Objective: labour pain is unique and complex. In order to develop a more sophisticated understanding of labour pain this exploratory study aimed to examine women's experiences of labour pain within the perspective of modern pain science. An improved understanding of labour pain will assist in informing and enhancing pain management approaches.
Design: a qualitative study was performed using phenomenology as the theoretical framework. Data were collected from telephone interviews. Thematic analysis of transcripts was performed.
Setting: Melbourne, Australia.
Participants: a diverse sample of 19 women who gave birth in a large maternity hospital was interviewed in the month following labour.
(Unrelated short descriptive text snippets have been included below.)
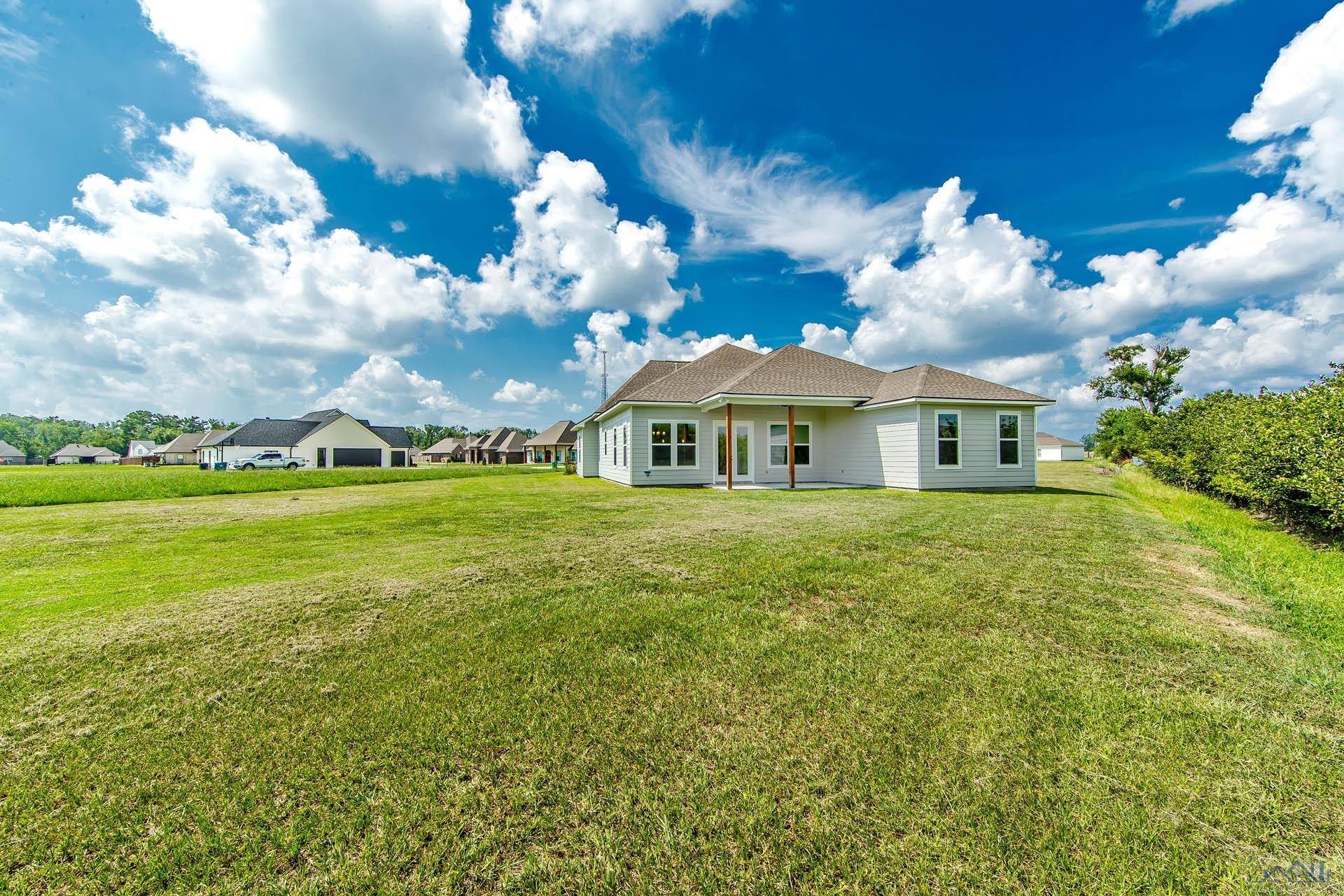Houma, LA 70364,126 Pleasant Ridge Ct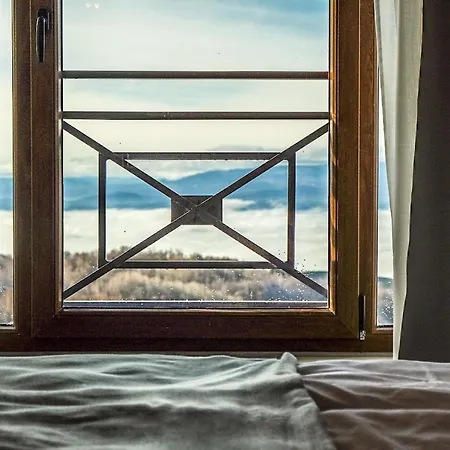 公寓 Milmari Pahulja N Lux *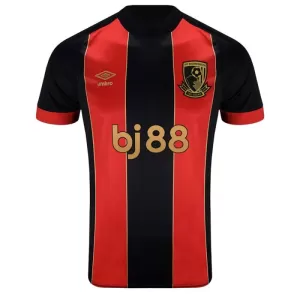 Maglia AFC Bournemouth Anniversario 2024/25 Maglia AFC Bournemouth Anniversario 2024/25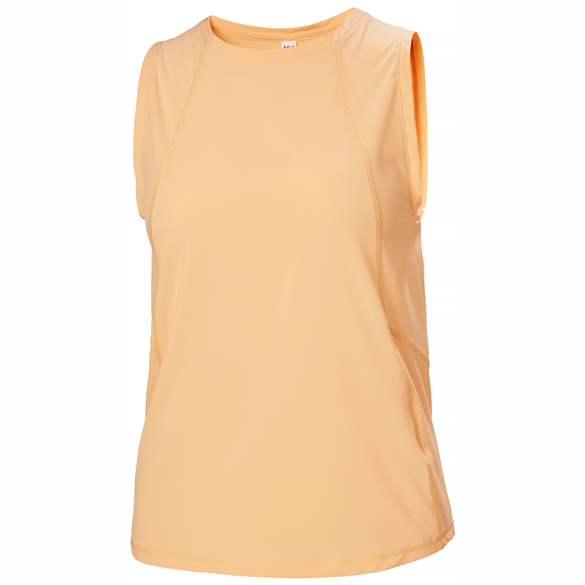 HELLY HANSEN W ROAM LOOSE TANK ATLET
Findings: the data suggest that a woman's state of mind during labour may set the stage for the cognitive and evaluative processes that construct and give meaning to her pain experience. Women's descriptions of their pain experiences suggested two states of mind. The first was characterised by the mind remaining focussed, open and accepting of the inner experience, including pain. This state tended to be accompanied by a more positive reporting of the labour experience. The second was characterised by the mind being distracted and thought processes featured pain catastrophising, self-judgment and a negative evaluation of pain. Although these two mind states appeared to be distinct, women could shift between them during labour. Women's evaluations of their pain were further influenced by their personal beliefs, desires, the context and the social environment.
Key conclusions: women's state of mind during labour may set the stage for the cognitive and evaluative processes that construct and give meaning to their pain experience.
Implications for practice: developing interventions for labour pain that promote positive evaluative processes and cultivate a state of mind focussing on the present may improve women's experiences of labour pain.
Keywords: Catastrophising; Childbirth; Labour pain; Mindfulness.